Evaluation can be done using the --eval-only flag. For example, evaluation can be run on the PredCLS model as follows,

python train_SG_segmentation_head.py --eval-only --config-file ../configs/sg_dev_masktransfer.yaml --num-gpus 4 --resume DATALOADER.NUM_WORKERS 2 \
MODEL.WEIGHTS <PATH TO PRETRAINED WEIGHTS> \
OUTPUT_DIR <PATH TO CHECKPOINT DIR> \
DATASETS.VISUAL_GENOME.IMAGES <PATH TO VG_100K IMAGES> DATASETS.VISUAL_GENOME.MAPPING_DICTIONARY <PATH TO VG-SGG-dicts-with-attri.json> DATASETS.VISUAL_GENOME.IMAGE_DATA <PATH TO image_data.json> DATASETS.VISUAL_GENOME.VG_ATTRIBUTE_H5 <PATH TO VG-SGG-with-attri.h5> \
DATASETS.MSCOCO.ANNOTATIONS <PATH TO MSCOCO ANNOTATIONS> DATASETS.MSCOCO.DATAROOT <PATH TO MSCOCO IMAGES> \
MODEL.MASK_ON True  \
MODEL.ROI_SCENEGRAPH_HEAD.USE_GT_BOX True MODEL.ROI_SCENEGRAPH_HEAD.USE_GT_OBJECT_LABEL True \
MODEL.ROI_SCENEGRAPH_HEAD.USE_MASK_ATTENTION True MODEL.ROI_SCENEGRAPH_HEAD.MASK_ATTENTION_TYPE 'Weighted' \
MODEL.ROI_SCENEGRAPH_HEAD.SIGMOID_ATTENTION True TEST.EVAL_PERIOD 100000 \
MODEL.ROI_RELATION_FEATURE_EXTRACTORS.MULTIPLY_LOGITS_WITH_MASKS False \
MODEL.ROI_BOX_FEATURE_EXTRACTORS.BOX_FEATURE_MASK True \
MODEL.ROI_BOX_FEATURE_EXTRACTORS.CLASS_LOGITS_WITH_MASK False SOLVER.IMS_PER_BATCH 16 DATASETS.SEG_DATA_DIVISOR 2 \
MODEL.ROI_SCENEGRAPH_HEAD.PREDICTOR 'MotifSegmentationPredictorC' MODEL.ROI_HEADS.REFINE_SEG_MASKS False

Note: The default training/testing assumes 4 GPUs.
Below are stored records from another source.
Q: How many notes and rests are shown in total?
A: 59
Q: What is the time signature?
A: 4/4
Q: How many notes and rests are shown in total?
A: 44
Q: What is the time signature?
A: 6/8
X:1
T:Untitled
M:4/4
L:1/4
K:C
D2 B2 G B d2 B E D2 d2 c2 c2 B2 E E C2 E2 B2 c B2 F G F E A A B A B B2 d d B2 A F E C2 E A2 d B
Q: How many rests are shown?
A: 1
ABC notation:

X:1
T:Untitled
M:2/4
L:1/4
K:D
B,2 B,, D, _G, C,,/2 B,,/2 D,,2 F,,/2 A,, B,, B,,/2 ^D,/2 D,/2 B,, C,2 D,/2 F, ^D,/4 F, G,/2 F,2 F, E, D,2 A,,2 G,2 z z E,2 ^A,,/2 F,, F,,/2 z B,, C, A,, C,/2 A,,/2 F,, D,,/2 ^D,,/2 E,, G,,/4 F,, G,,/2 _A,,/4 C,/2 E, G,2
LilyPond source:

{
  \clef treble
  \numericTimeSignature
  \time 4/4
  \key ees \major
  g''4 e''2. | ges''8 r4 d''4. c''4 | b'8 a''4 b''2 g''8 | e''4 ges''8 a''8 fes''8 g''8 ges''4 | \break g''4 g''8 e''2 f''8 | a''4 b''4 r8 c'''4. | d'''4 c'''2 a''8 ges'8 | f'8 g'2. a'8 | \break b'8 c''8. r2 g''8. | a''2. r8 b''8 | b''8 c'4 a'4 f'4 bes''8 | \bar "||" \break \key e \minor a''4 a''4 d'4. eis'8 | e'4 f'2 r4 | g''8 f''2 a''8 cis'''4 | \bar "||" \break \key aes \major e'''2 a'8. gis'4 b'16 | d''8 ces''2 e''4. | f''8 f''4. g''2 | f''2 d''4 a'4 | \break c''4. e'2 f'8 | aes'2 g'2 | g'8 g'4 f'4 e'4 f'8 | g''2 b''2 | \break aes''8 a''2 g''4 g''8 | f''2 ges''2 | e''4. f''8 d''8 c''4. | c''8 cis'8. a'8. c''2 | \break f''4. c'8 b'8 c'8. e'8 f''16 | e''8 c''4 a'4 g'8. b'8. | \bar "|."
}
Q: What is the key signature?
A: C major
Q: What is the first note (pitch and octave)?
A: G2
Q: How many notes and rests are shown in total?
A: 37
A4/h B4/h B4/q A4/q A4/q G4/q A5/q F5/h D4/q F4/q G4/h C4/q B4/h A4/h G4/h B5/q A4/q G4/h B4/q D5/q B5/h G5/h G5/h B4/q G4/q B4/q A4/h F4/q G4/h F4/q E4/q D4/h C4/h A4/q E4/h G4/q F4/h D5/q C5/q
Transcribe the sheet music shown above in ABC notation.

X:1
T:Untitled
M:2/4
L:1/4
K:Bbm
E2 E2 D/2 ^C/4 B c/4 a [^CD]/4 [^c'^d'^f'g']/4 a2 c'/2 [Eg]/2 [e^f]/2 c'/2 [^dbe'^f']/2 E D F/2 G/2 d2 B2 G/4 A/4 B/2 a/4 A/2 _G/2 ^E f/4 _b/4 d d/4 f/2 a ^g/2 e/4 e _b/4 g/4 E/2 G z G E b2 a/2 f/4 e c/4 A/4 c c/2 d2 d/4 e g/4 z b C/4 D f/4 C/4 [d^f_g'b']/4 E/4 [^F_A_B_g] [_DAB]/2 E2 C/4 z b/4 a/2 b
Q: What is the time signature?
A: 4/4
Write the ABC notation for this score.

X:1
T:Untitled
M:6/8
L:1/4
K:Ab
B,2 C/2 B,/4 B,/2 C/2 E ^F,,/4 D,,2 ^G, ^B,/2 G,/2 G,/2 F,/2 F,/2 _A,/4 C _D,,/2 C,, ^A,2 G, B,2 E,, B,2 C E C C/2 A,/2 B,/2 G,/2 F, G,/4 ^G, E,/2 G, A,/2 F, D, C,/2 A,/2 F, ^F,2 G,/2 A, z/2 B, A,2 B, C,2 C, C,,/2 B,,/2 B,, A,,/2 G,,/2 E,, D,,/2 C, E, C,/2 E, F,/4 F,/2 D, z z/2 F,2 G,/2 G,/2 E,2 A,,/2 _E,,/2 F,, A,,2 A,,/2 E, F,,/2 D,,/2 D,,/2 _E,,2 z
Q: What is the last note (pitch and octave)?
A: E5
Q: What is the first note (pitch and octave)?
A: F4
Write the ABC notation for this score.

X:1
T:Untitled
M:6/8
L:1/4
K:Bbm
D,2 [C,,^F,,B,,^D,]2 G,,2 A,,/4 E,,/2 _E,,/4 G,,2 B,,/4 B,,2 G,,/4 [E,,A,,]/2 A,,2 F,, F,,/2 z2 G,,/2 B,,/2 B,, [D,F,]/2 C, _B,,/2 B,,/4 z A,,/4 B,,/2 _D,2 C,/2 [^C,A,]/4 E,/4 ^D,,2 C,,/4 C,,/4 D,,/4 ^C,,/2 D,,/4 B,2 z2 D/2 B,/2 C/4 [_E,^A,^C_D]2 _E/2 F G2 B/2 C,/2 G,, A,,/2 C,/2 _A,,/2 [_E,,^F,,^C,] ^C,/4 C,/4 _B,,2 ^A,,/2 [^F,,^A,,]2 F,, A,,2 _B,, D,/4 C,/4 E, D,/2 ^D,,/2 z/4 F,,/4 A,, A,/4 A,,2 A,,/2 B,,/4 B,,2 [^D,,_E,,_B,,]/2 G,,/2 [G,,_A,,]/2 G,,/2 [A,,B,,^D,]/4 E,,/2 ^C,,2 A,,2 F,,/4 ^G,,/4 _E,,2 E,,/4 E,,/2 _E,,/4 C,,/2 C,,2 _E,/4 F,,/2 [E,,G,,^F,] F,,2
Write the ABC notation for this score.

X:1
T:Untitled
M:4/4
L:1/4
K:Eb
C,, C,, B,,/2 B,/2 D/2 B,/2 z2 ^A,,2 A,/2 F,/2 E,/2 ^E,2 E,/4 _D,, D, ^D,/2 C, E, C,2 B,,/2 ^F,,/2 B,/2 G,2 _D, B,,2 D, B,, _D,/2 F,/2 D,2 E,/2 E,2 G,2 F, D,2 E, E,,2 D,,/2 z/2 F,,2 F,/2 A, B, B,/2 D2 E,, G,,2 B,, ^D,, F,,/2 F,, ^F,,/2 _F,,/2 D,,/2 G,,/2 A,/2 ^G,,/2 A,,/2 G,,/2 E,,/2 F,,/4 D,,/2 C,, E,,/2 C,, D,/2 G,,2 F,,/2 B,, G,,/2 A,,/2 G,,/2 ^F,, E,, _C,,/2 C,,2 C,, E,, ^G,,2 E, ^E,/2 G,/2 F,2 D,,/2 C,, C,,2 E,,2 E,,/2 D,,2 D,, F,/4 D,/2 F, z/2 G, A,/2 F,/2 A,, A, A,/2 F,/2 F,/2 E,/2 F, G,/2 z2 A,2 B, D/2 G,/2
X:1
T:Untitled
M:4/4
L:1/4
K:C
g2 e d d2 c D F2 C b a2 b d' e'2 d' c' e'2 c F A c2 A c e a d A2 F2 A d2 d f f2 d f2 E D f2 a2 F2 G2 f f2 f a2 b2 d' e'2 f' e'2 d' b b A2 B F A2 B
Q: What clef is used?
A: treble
It can be modified to suit other GPU configurations, but would require changing the learning rate and batch sizes accordingly. Please look at SOLVER.REFERENCE_WORLD_SIZE parameter in the detectron2 configurations for details on how this can be done automatically.